• Exercise: Decide whether each statement agrees with the message on key reuse below, answering yes or no and quoting the words of the message that settle it: 1. The writer once proposed 10 seconds as an upper limit. 2. The writer regards two hours as an acceptable choice. 3. The writer expects that weighing variable-base, fixed-base and double-base scalarmult will lead to different curve choices than weighing variable-base scalarmult alone.

• Passage:
-----
Several reports have indicated that Microsoft's standard TLS library
(SChannel) reuses ephemeral DH keys (specifically TLS ECDHE keys) for
two hours. Are those reports not accurate?

Even if keygen were implemented as variable-base scalarmult without the
complication of a separate fixed-base scalarmult function, wouldn't you
agree that this key reuse makes the cost of key generation irrelevant?
Wouldn't you expect other implementors to reuse keys for this reason?

Obviously two hours is not the right choice: repressive police states
can certainly seize equipment within that time interval. In my message
dated 1 Aug 2014 01:36:59 -0000, I suggested 10 seconds as an upper
limit. However, this doesn't change the DH performance picture!
Variable-base scalarmult is dominant for DH, including ephemeral DH.

I concluded that CFRG should consider the performance of variable-base
scalarmult (for DH), fixed-base scalarmult (for signing), and
double-base scalarmult (for signature verification). But I don't expect
this to produce different curve choices from considering solely
variable-base scalarmult---which is also the most fundamental operation
and the usual focus of DH performance analyses in the literature.

> allowing X25519 implementations to amortize
> the cost of operations which are particularly expensive for X25519
> over multiple uses of the same key. 

The "expensive for X25519" claim here is completely wrong. X25519 allows
all the usual speed benefits from all the usual fixed-base speedups. As
Mike Hamburg put it in his mail message dated 7 Aug 2014 11:57:45 -0700,
optimized fixed-base scalarmult "will pretty much always cost about a
third of what the variable-base scalar multiply costs."

Concretely,

   https://github.com/floodyberry/ed25519-donna
   https://github.com/agl/curve25519-donna
   
support all Curve25519/X25519/Ed25519 operations under discussion: DH
keygen (curved25519_scalarmult_basepoint is the fast version), DH
shared-secret computation, signature keygen, signing, and verification.
These are faster than the speeds announced by Microsoft for each of
these operations (and of course also for combinations of operations in
ECDHE etc.) on the CPU that Microsoft has selected for benchmarks. Also,
unlike Microsoft's library, these actually do the work of signing etc.
-----
• Information provided:
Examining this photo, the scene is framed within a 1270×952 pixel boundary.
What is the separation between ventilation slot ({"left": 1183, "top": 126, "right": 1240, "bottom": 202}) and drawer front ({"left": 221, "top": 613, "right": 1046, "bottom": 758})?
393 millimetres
-----
• Written answer:
1. Yes: "I suggested 10 seconds as an upper limit."
2. No: "Obviously two hours is not the right choice"
3. No: "But I don't expect this to produce different curve choices from considering solely variable-base scalarmult"